Leaving the images behind, copy every line of the records exactly.
::::
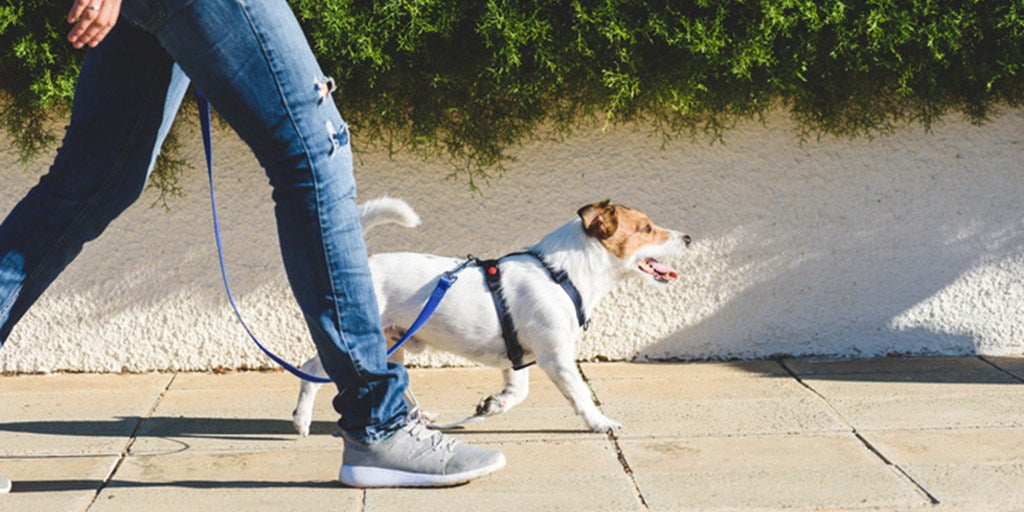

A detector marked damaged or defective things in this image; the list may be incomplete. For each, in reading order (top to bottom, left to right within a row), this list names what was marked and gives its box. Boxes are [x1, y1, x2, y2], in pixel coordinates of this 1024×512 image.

sidewalk crack [85, 370, 177, 510]
sidewalk crack [772, 362, 940, 506]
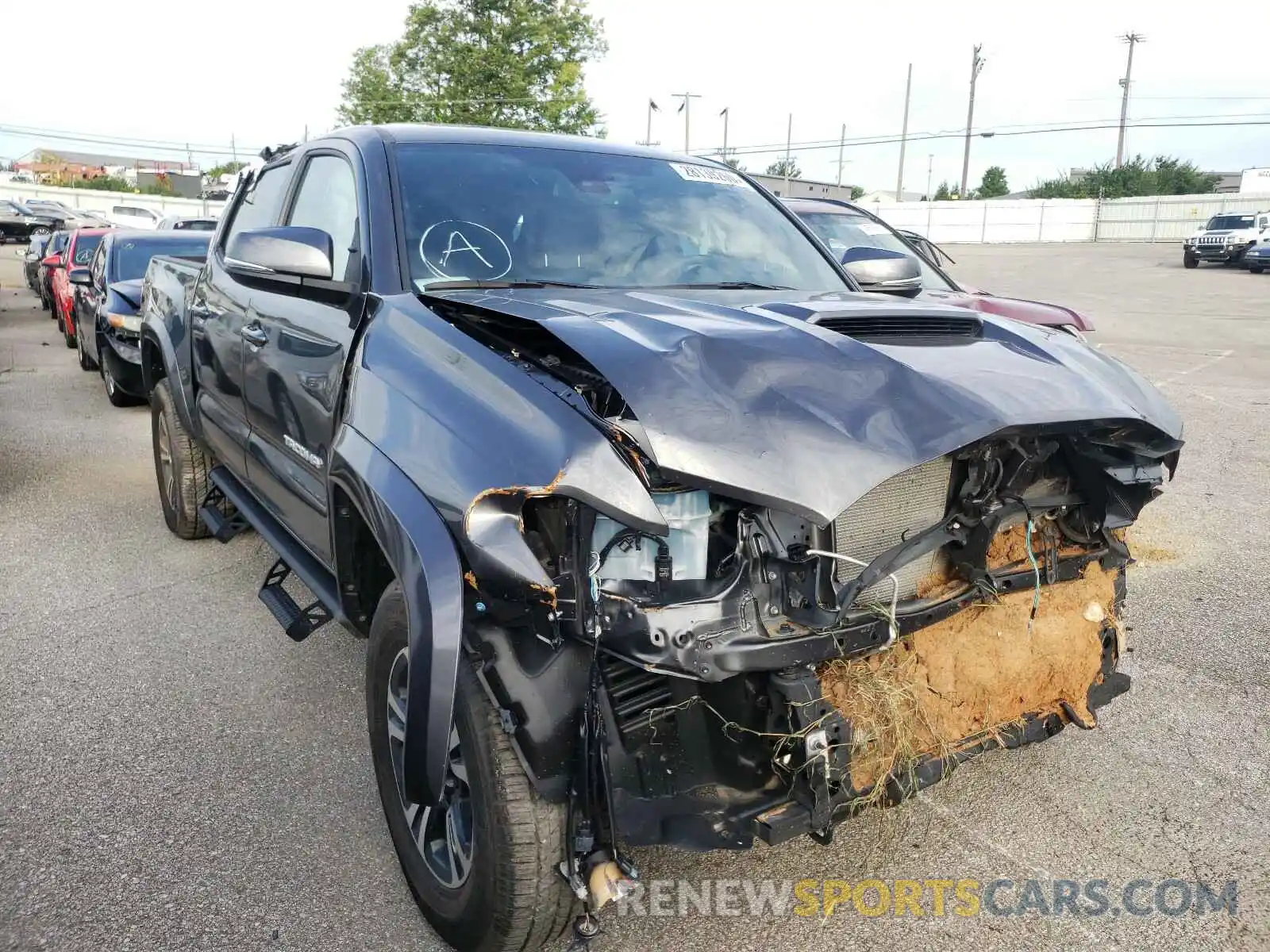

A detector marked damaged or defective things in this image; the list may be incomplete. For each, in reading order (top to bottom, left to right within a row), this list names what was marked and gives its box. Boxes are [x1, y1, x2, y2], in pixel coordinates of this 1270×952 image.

damaged gray pickup truck [139, 127, 1178, 952]
crumpled hood [426, 290, 1178, 530]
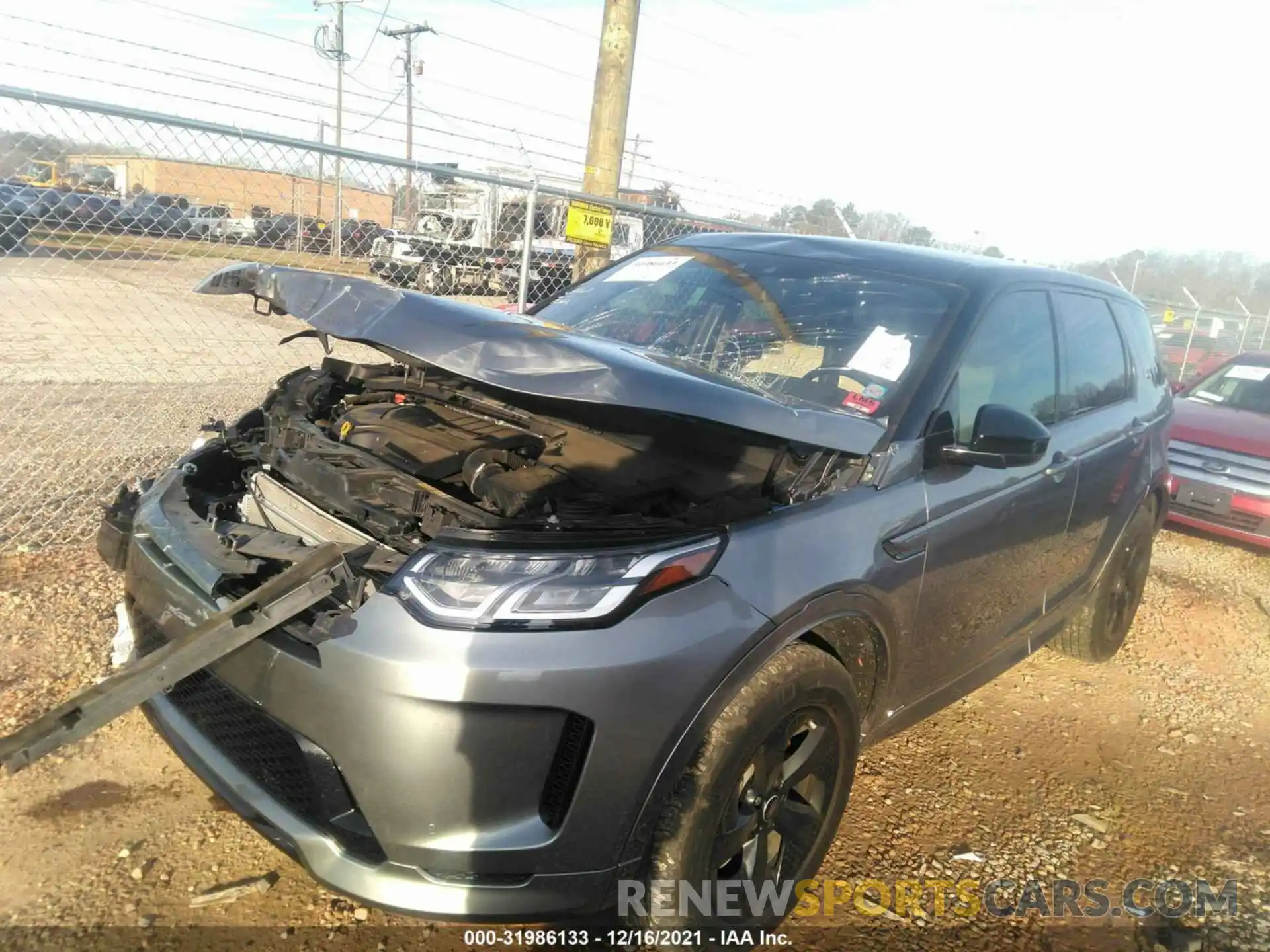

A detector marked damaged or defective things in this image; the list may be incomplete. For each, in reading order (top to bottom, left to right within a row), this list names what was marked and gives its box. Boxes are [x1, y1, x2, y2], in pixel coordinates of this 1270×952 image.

bent open hood [195, 261, 894, 454]
cracked windshield [530, 247, 954, 416]
shattered windshield glass [536, 246, 960, 413]
damaged gray suv [81, 235, 1168, 934]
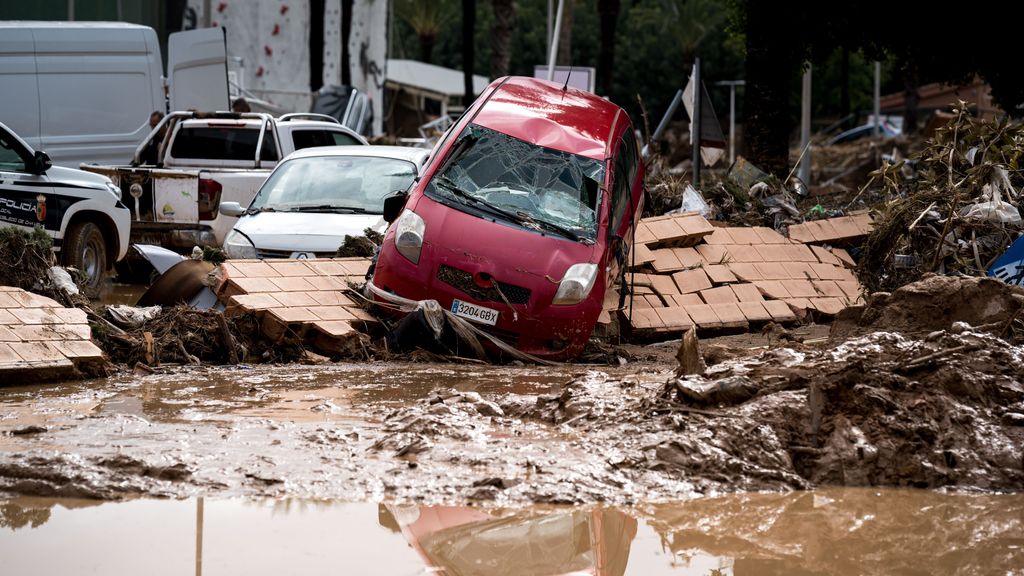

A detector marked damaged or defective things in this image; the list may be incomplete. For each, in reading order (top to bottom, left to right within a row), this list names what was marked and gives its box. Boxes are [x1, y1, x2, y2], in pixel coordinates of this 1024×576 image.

wrecked vehicle [0, 120, 130, 292]
wrecked vehicle [82, 111, 366, 253]
wrecked vehicle [222, 146, 430, 258]
cracked windshield [250, 155, 414, 214]
damaged red car [366, 74, 640, 358]
wrecked vehicle [368, 74, 644, 358]
cracked windshield [428, 125, 604, 242]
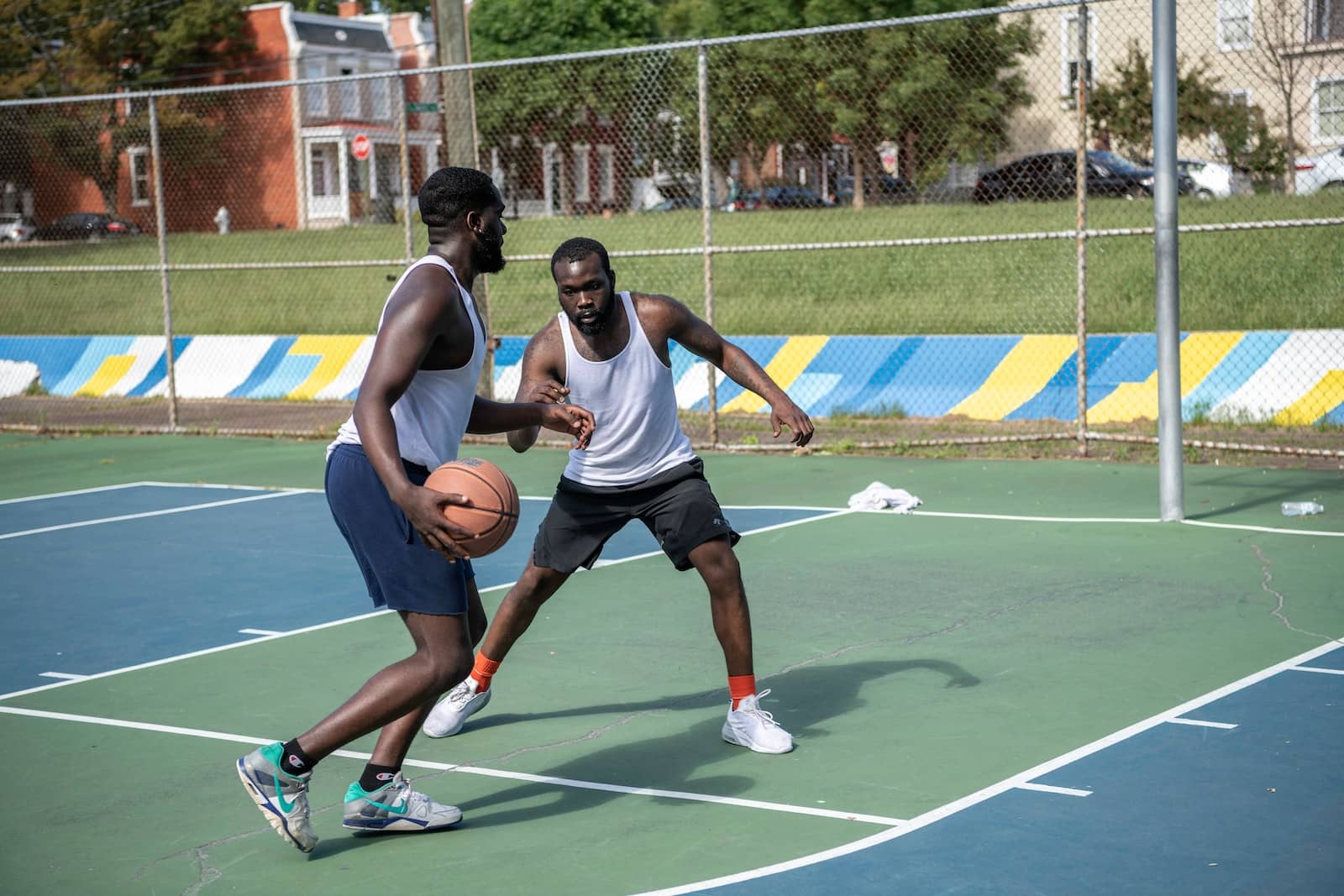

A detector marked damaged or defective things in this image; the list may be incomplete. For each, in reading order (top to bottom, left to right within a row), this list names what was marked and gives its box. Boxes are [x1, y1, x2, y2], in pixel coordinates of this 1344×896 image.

crack in pavement [1252, 542, 1338, 642]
::::
### Written response
A detector marked damaged or defective things in this image; the list may be incomplete. For each, in reading order (top to bottom, left to right within a row), this list names what was marked and gives its box. Boxes are [x1, y1, x2, y2], in pixel coordinates of this 1024×512 image.

sidewalk crack [85, 370, 177, 510]
sidewalk crack [772, 362, 940, 506]

A detector marked damaged or defective things in this image; the list may be incomplete. For each, in reading order (top to bottom, left to right within a row), this list names what was marked and gives its box. Boxes are [x1, y1, x2, y2], in pixel coordinates of this 1270×952 image.

damaged gray pickup truck [139, 127, 1178, 952]
crumpled hood [426, 290, 1178, 530]

A detector marked damaged or defective things in this image; the list may be incomplete. For each, in reading order (top to bottom, left to right within a row), this list names what was marked and gives its box. Boxes are [x1, y1, x2, y2], in pixel coordinates of this 1270×952 image.

bent open hood [195, 261, 894, 454]
cracked windshield [530, 247, 954, 416]
shattered windshield glass [536, 246, 960, 413]
damaged gray suv [81, 235, 1168, 934]

A detector marked damaged or defective things in this image; the list may be incomplete. For each, in reading order (top to bottom, left to right within a row), this list names what was marked and gives its box. Boxes are [x1, y1, x2, y2], in pixel coordinates of this 1024×576 image.

wrecked vehicle [0, 120, 130, 292]
wrecked vehicle [82, 111, 366, 253]
wrecked vehicle [222, 146, 430, 258]
cracked windshield [250, 155, 414, 214]
damaged red car [366, 74, 640, 358]
wrecked vehicle [368, 74, 644, 358]
cracked windshield [428, 125, 604, 242]

A detector marked damaged or defective things in this image; the list may be incomplete. For each, in reading order (top to bottom, left to right within a row), this list names what was marked and gives its box. Boxes are [x1, y1, x2, y2], in pixel coordinates of this 1344×896 image.

crack in pavement [1252, 542, 1338, 642]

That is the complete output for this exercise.